6. Whose house are we, etc. As Paul in his Epistle to the Romans, after having prefaced that he was appointed to be the Apostle of the Gentiles, adds, for the sake of gaining credit among them, that they were of that number; so now the author of this epistle exhorts the Jews who had already made a profession of Christ to persevere in the faith, that they might be deemed as being in Gods household. He had said before that God’s house was subject to the authority of Christ. Suitably to this declaration is added the admonition that they would then have a place in God’s family when they obeyed Christ. But as they had already embraced the gospel, he mentions their condition if they persevered in the faith. For the word hope I take for faith; and indeed hope is nothing else but the constancy of faith. He mentions confidence and rejoicing, or glorying, in order to express more fully the power of faith. 5959     It is better for “hope” here to be retained in its proper meaning; for in verse 12 the defect of it is traced to unbelief. Were the words “confidence” and “rejoicing” rendered adjectivally, the meaning would be more evident, — “If we hold firm our confident and joyful hope to the end.” So we may render a similar form of expression in verse 13, “through deceitful sin,” as “newness of life” in Romans 6:4, means “new life.” The most common practice is to render the genitive in such instances as an adjective, but this is not always the case.
   Hope is “confident” or assured, while it rests on the word of God, and is “joyful” while it anticipates the glory and happiness of the heavenly kingdom.

   But Beza and Doddridge take words apart, “freedom of profession and boasting of hope,” or according to Beza, “the hope of which we boast.” Macknight renders them “the boldness and the glorifying of the hope.” The secondary meaning of the word παρρησία is confidence, and of καύχημα, joy or rejoicing, and the most suitable here, as it comports better with holding fast, or firm. — Ed.

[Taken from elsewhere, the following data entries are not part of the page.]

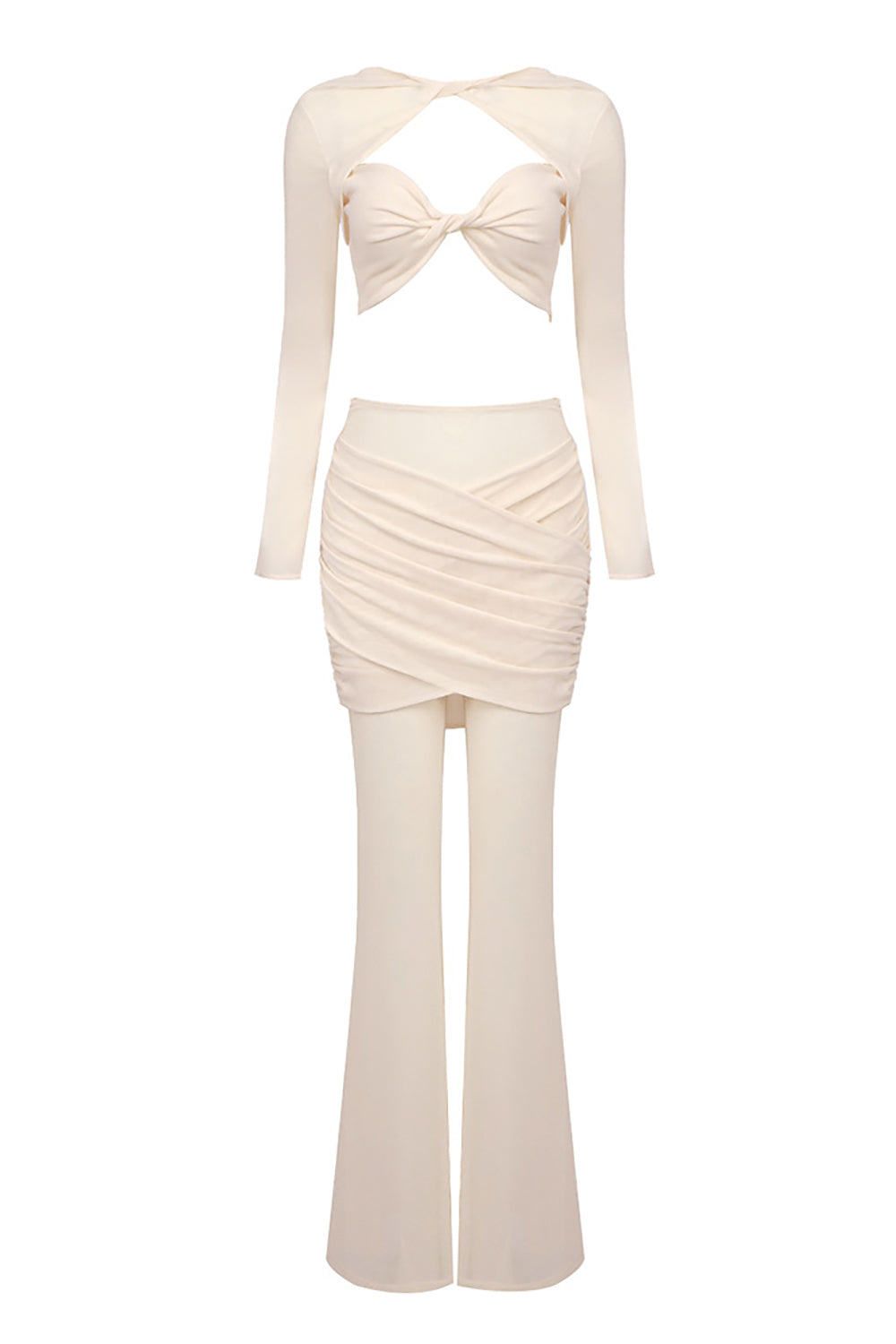 Draped Cut Out Top Mesh Pant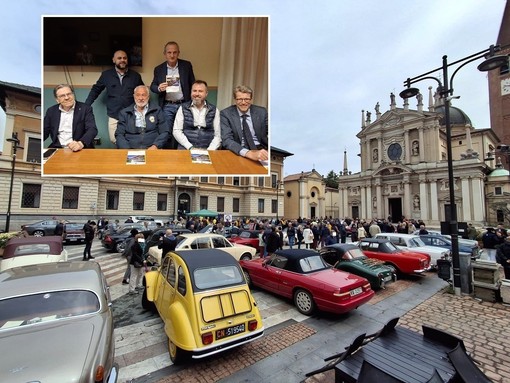 Una precedente edizione con le auto schierate davanti a San Giovanni. Nel riquadro, la presentazione della prossima edizione, in programma il 12 aprile Una precedente edizione con le auto schierate davanti a San Giovanni. Nel riquadro, la presentazione della prossima edizione, in programma il 12 aprile
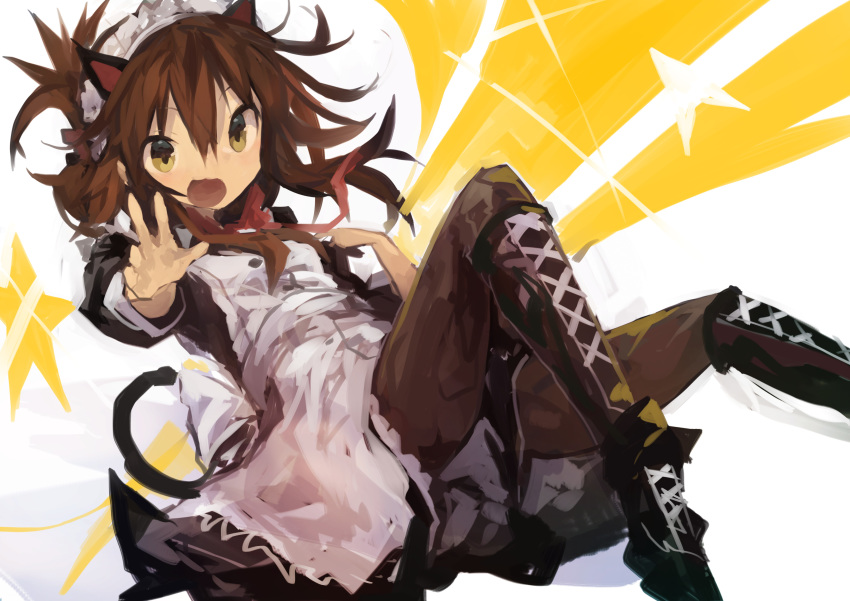 1girl absurdres alternate_costume animal_ears apron bangs black_dress black_footwear black_legwear boots brown_hair cat_ears cat_tail cross-laced_footwear dress enmaided folded_ponytail hair_between_eyes highres inazuma_(kantai_collection) kaamin_(mariarose753) kantai_collection maid maid_headdress open_mouth pantyhose ponytail red_neckwear sidelocks solo star tail white_apron yellow_eyes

And we hence conclude that those who assent to the Gospel doubtfully and like those who vacillate, do not truly and really believe; for faith cannot be without a settled peace of mind, from which proceeds the bold confidence of rejoicing. And so these two things, confidence and rejoicing, are ever the effects of faith, as we stated in explaining Romans the 5th chapter, and Ephesians the 3rd chapter

But to these things the whole teaching of the Papists is opposed; and this very fact, were there nothing else, sufficiently proves that they pull down the Church of God rather than build it. For the certainty by which alone we are made, as the Apostle teaches us, holy temples to God, they not only darken by their glosses, but also condemn as presumption. Besides, what firmness of confidence can there be when men know not what they ought to believe? And yet that monstrous thing, implicit faith, which they have invented, is nothing else than a license to entertain errors. This passage reminds us that we are always to make progress even unto death; for our whole life is as it were a race.